● **文書抜粋**:
::::::::
本実施形態に係るセンサモジュール1は、車体90に設けられる電波エネルギー発生手段100とともに、例えば、タイヤモニタリングシステムとして構成することができる。
電波エネルギー発生手段100は、車体90においてタイヤ10のトレッド面11の外側を覆いトレッド面11と対向する位置に設けることが好ましい。より好ましくは、電波エネルギー発生手段100に対して、操舵操作によるタイヤ10の移動が少ない位置に設けると良い。電波エネルギー発生手段100は、磁力線を生じさせるコイル102とインバータ104とを備える。コイル102は、コイル線が巻き付けられた巻回軸をタイヤ10の半径方向に向けて配置される。インバータ104は、
図4に示すように、車体90に設けられたバッテリー92を電源としてコイル102を励磁する。
【0037】
上記構成からなる本実施形態の動作を説明する。本実施形態のタイヤ10は、自動車の車軸にリムホイール15をナット締めして取り付けられる。自動車を駆動させるとインバータ104が起動し、コイル102が励磁されることにより、タイヤ10の半径方向に延長する磁束Gが発生する。
そして、車両の走行に伴ないタイヤ10が回転することにより、タイヤ10とともに回転する受電コイル76がタイヤ円周方向に沿って移動する。この移動により受電コイル76の巻回部76Cには、磁束Gが量を変化させながら貫通し、巻回部76Cに誘導起電力を生じさせる。巻回部76Cに生じた誘導起電力は、整流部72により整流された後に蓄電部74に蓄電される。蓄電部74に蓄電された電力は、温度・圧力センサ32及び加速度センサ36、送信装置38及び制御装置40の駆動源として供給される。
そして、温度・圧力センサ32及び加速度センサ36により検出された検出値が、送信装置38を介して無線信号として放出され、図外の車体に設けられた表示装置に表示されたり、表示装置とともに設けられた記憶装置に記憶される。
【0038】
以上、説明したように、本実施形態のセンサモジュール1への給電構造によれば、従来のように電池切れの心配もなく、タイヤ10内に設けられた電子部品に安定して電力を供給することができるとともに、タイヤ10の寿命を超えて利用することができる。
【0039】
図5は、受電コイルの他の形態を示す図である。
上記実施形態では、取付台座3において受電コイル76の巻回部76Cを収容壁部50の立上り部から外周に向けて巻き回すものとして説明したが、これに限定されない。例えば、
図5に示すように、取付台座3の貼付部51において、当該貼付部51の中心軸Oの近傍から巻き回しても良い。この場合、内側の端部76A側は、巻回部76Cの上方を横切るように収容壁部50まで延長させ、外側の端部76B側と同様に、収容壁部50の立上り方向に沿って延長させれば良い。
【0040】
図6は、受電コイルの他の形態を示す図である。また、上記実施形態では、受電コイル76の巻回部76Cを取付台座3の貼付部51に埋設するものとして説明したが、これに限定されない。
::::::::
● **提供情報**:
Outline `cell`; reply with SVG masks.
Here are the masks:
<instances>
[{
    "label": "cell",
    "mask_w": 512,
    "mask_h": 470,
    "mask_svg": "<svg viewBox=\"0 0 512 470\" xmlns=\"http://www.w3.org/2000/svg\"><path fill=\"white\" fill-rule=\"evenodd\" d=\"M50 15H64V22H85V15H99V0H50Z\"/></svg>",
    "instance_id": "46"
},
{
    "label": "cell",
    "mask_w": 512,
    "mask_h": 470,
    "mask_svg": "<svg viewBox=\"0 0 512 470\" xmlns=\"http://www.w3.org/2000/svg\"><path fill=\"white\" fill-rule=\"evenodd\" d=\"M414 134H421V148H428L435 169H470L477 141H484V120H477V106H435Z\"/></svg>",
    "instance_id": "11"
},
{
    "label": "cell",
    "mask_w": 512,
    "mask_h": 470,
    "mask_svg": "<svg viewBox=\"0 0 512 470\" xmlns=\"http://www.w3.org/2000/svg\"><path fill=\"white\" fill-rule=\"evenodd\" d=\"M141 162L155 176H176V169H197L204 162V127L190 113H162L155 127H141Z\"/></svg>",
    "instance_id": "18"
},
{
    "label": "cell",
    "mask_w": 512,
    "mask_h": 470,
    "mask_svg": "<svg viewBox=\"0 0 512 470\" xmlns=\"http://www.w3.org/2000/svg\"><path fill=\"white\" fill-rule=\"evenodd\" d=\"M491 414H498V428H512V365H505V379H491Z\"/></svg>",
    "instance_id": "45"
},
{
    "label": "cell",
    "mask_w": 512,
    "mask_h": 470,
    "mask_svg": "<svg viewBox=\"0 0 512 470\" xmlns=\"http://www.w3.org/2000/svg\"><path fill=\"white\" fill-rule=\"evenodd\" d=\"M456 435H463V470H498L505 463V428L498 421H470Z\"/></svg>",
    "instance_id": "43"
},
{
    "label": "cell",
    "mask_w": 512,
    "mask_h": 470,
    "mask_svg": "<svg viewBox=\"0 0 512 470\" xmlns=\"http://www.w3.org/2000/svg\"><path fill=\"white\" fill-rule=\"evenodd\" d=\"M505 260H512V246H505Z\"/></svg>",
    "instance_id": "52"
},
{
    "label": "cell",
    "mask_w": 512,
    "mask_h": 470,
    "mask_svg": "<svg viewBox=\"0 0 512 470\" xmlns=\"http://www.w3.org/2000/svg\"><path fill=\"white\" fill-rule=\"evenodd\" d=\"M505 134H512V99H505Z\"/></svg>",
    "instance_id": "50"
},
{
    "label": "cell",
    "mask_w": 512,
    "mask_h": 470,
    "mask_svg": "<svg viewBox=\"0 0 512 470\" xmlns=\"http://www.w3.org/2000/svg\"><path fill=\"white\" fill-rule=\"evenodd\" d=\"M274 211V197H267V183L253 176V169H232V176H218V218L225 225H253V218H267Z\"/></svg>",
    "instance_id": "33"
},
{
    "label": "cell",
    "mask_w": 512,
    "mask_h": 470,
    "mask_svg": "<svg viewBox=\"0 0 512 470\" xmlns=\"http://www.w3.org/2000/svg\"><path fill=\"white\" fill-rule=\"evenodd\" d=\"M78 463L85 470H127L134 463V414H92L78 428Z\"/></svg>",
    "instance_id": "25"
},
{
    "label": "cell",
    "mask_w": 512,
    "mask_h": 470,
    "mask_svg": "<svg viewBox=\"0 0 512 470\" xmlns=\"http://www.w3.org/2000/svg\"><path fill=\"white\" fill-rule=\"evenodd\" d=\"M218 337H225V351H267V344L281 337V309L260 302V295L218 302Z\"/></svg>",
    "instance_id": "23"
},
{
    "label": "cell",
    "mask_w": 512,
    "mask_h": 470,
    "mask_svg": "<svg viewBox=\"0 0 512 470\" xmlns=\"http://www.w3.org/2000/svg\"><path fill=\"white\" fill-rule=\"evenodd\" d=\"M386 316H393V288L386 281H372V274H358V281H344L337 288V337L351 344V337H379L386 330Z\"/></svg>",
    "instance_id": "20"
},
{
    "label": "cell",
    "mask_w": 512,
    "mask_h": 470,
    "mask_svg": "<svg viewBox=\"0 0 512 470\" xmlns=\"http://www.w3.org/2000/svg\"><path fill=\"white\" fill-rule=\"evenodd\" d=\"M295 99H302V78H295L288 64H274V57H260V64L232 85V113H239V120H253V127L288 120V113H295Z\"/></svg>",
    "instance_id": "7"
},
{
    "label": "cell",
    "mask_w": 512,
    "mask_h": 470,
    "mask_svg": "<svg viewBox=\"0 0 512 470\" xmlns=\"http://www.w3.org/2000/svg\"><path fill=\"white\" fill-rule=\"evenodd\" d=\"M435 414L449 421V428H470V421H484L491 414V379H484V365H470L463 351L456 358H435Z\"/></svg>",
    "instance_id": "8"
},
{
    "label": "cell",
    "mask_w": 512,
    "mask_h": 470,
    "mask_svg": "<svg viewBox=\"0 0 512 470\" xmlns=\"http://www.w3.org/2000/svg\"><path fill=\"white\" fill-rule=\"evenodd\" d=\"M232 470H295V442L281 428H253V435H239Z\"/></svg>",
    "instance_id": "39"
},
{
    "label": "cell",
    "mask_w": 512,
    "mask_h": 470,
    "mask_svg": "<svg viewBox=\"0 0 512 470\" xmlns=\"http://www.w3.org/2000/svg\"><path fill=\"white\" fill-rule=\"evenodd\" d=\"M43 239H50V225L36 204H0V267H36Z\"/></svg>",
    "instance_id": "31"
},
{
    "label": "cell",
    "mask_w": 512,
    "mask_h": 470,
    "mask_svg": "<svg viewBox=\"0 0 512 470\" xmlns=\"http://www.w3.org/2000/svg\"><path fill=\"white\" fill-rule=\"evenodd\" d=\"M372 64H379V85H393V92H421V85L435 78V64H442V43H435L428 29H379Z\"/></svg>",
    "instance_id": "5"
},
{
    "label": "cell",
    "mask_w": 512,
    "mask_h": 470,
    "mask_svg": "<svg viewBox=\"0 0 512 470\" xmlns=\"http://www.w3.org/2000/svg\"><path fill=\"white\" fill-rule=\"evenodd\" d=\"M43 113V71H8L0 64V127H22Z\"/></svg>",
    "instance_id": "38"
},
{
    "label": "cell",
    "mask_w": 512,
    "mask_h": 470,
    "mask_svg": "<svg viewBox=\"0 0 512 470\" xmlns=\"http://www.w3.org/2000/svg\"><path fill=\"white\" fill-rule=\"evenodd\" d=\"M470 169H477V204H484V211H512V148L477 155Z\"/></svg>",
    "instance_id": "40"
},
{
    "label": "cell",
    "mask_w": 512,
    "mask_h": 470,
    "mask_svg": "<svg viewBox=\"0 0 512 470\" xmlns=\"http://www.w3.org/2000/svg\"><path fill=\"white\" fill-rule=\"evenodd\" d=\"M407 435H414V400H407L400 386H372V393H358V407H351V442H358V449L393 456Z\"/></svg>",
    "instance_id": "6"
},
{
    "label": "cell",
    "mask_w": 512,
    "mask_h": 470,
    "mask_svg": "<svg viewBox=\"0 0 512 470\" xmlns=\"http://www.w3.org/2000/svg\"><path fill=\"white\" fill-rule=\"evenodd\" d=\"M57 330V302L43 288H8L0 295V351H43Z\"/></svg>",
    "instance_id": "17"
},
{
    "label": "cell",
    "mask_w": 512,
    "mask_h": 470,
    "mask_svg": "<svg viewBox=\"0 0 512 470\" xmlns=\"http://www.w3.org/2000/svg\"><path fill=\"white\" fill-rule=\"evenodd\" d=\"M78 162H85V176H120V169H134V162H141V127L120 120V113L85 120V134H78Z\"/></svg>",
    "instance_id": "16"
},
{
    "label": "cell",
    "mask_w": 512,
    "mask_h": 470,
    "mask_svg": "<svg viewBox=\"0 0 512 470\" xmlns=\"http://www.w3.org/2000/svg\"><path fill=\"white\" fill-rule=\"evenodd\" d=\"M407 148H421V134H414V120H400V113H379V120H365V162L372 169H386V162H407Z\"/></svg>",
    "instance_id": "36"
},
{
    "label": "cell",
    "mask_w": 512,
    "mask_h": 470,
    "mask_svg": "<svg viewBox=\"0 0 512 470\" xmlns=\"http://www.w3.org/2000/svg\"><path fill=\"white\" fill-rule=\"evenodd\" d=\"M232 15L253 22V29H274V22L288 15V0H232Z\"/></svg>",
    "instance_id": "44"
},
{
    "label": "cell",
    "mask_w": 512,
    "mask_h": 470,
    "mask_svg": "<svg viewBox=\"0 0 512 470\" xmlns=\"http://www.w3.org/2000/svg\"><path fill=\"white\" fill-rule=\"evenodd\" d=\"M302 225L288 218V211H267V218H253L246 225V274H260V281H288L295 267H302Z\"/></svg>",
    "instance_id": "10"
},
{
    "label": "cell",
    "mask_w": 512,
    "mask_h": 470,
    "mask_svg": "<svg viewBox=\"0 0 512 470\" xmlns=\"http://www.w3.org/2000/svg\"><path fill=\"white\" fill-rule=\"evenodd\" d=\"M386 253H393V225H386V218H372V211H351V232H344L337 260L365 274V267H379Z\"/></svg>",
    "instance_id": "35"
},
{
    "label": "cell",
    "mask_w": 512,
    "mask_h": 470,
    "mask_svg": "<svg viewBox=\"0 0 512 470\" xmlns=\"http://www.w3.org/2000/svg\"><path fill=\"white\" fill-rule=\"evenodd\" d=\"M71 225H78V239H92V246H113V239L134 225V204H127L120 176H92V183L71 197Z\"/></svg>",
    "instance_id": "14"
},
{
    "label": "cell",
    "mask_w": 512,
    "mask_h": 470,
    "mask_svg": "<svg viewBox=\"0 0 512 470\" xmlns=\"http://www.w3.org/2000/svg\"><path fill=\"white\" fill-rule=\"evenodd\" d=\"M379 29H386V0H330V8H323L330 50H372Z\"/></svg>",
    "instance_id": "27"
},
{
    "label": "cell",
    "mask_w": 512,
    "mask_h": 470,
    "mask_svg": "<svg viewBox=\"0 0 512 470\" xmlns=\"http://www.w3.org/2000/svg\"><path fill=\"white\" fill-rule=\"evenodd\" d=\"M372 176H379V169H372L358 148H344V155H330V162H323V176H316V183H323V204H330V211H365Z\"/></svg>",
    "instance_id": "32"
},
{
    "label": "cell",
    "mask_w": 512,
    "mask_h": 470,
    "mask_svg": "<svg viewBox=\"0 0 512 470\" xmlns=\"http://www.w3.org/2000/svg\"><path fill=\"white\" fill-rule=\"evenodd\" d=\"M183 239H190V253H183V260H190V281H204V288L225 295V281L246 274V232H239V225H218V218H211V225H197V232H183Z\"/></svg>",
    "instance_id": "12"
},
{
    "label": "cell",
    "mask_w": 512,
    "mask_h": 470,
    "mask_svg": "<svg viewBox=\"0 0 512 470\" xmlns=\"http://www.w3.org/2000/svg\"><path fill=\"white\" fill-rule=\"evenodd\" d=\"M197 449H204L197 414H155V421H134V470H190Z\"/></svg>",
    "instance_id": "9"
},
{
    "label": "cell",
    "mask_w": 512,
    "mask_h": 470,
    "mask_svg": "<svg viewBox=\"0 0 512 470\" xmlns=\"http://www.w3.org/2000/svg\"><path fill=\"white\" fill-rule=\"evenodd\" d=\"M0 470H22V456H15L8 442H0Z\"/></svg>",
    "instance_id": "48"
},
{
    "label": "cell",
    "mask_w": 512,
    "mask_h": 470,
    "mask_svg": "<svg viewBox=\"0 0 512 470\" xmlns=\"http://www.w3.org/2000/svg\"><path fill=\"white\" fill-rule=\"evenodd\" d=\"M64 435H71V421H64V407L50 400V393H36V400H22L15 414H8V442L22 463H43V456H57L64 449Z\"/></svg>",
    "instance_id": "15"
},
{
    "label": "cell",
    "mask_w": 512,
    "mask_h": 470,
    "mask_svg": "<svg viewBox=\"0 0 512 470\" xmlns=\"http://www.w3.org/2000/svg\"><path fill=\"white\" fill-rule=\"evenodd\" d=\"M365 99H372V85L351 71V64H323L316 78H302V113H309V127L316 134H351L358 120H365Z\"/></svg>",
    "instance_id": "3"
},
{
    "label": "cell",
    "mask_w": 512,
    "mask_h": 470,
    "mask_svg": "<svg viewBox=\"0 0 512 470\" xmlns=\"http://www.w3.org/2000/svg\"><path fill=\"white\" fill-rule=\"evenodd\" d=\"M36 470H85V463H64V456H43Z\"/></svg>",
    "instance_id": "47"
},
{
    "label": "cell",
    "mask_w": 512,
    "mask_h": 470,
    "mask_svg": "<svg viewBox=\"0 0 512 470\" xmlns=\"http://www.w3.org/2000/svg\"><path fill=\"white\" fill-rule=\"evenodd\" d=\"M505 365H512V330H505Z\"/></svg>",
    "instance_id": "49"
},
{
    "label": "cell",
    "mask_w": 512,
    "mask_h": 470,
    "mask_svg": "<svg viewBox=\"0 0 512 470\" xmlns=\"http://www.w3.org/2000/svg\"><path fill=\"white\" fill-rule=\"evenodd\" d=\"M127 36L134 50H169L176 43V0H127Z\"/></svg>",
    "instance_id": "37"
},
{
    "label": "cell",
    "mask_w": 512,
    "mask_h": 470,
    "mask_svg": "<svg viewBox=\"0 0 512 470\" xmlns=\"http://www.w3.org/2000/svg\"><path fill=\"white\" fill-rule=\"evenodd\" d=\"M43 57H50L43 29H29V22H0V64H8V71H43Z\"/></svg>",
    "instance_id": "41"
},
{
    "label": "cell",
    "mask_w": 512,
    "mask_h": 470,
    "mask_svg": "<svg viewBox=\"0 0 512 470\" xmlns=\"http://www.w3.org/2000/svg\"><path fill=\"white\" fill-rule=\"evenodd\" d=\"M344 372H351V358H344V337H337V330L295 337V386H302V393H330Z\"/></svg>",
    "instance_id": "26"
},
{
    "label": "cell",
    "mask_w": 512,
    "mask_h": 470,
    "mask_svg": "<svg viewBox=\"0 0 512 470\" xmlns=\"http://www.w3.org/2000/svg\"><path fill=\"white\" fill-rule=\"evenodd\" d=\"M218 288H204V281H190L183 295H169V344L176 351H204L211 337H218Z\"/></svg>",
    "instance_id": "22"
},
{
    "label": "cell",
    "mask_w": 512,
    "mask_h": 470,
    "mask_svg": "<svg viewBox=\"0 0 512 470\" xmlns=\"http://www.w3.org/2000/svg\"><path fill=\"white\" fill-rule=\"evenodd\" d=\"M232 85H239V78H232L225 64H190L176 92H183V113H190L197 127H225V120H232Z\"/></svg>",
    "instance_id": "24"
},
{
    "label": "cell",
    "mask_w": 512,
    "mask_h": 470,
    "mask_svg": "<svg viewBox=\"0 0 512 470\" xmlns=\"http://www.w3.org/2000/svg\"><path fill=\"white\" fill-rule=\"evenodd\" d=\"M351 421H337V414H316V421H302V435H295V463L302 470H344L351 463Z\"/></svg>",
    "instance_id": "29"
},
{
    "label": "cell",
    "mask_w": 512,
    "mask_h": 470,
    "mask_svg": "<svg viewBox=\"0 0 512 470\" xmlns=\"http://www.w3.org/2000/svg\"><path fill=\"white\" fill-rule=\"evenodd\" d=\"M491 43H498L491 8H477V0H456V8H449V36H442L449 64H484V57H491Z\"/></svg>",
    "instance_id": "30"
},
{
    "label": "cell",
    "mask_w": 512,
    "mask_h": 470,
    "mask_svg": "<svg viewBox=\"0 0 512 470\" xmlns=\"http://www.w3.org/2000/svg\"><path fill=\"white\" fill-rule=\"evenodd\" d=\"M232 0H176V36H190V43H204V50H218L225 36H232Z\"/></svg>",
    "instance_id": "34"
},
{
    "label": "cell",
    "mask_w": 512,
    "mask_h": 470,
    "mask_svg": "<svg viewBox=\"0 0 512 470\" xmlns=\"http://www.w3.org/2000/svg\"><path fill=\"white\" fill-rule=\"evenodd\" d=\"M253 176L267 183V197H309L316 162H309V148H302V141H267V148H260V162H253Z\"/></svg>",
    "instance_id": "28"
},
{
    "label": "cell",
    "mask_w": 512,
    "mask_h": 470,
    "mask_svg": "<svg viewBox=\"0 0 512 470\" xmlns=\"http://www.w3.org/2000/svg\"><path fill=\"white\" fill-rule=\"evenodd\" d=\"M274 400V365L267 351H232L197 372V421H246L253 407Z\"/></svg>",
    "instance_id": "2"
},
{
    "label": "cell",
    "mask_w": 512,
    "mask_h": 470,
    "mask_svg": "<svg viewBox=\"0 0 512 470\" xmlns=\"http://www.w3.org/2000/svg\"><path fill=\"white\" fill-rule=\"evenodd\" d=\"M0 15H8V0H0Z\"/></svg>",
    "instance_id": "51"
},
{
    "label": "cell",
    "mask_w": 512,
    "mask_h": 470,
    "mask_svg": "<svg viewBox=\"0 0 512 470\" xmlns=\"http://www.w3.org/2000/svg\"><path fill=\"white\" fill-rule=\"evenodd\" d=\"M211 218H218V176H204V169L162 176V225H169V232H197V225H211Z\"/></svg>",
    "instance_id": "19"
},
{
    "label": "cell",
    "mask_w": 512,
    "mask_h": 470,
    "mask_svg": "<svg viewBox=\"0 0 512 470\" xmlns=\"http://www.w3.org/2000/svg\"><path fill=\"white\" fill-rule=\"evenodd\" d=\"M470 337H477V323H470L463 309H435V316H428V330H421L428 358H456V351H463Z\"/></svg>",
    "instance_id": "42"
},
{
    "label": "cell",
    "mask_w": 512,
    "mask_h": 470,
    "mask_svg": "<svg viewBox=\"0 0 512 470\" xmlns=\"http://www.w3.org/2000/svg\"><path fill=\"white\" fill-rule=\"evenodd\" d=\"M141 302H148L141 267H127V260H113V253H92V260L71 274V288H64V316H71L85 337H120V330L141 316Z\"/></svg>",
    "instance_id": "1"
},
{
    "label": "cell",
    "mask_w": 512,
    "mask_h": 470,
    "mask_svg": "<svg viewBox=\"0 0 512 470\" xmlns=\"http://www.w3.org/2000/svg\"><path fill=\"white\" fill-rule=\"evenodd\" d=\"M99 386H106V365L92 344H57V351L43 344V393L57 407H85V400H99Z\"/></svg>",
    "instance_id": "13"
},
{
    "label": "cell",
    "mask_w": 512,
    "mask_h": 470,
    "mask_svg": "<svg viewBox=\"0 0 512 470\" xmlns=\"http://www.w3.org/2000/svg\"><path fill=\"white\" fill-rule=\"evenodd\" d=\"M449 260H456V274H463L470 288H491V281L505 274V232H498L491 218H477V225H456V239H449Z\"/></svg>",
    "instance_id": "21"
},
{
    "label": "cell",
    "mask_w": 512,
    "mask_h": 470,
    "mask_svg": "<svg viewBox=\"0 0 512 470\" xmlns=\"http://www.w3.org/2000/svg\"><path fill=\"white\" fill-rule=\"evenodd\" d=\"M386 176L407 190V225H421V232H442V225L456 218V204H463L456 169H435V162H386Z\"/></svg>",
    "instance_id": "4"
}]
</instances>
::::::::
● **課題と演習**:
1. タイヤのセンサモジュールに関する文書によると、インバータ104は何を電源としてコイル102を励磁するか。
2. タイヤのセンサモジュールに関する文書を、最後の文の後から書き継げ。

● **期待される結果**:
1. 車体90に設けられたバッテリー92を電源として励磁する。

2.
例えば、
図2(c)に示すように受電コイル76を設けた場合を用いて説明すれば、
図6(a)に示すように、巻回部76Cの上側のゴム部材を省略しても良い。また、タイヤ10の内周面10sを形成するインナーライナーが、ゴム部材であることを考慮すれば、
図6(b)に示すように、取付部30の取付面51aから巻回部76Cを形成するコイル線77の一部が露出していても良い。
即ち、受電コイル76を形成するコイル線77同士が互いに接触が回避されるのであれば、受電コイル76の一部が取付台座3から露出していても良い。
【0041】
図7は、受電コイル76の他の配置の形態を示す図である。上記実施形態では、取付台座3に受電コイル76を設けるものとして説明したが、これに限定されない。例えば、
図7に示すように、取付台座3から受電コイル76の機能を分離し、受電コイル76を受電コイル体76’として取付台座3とは別部品として構成しても良い。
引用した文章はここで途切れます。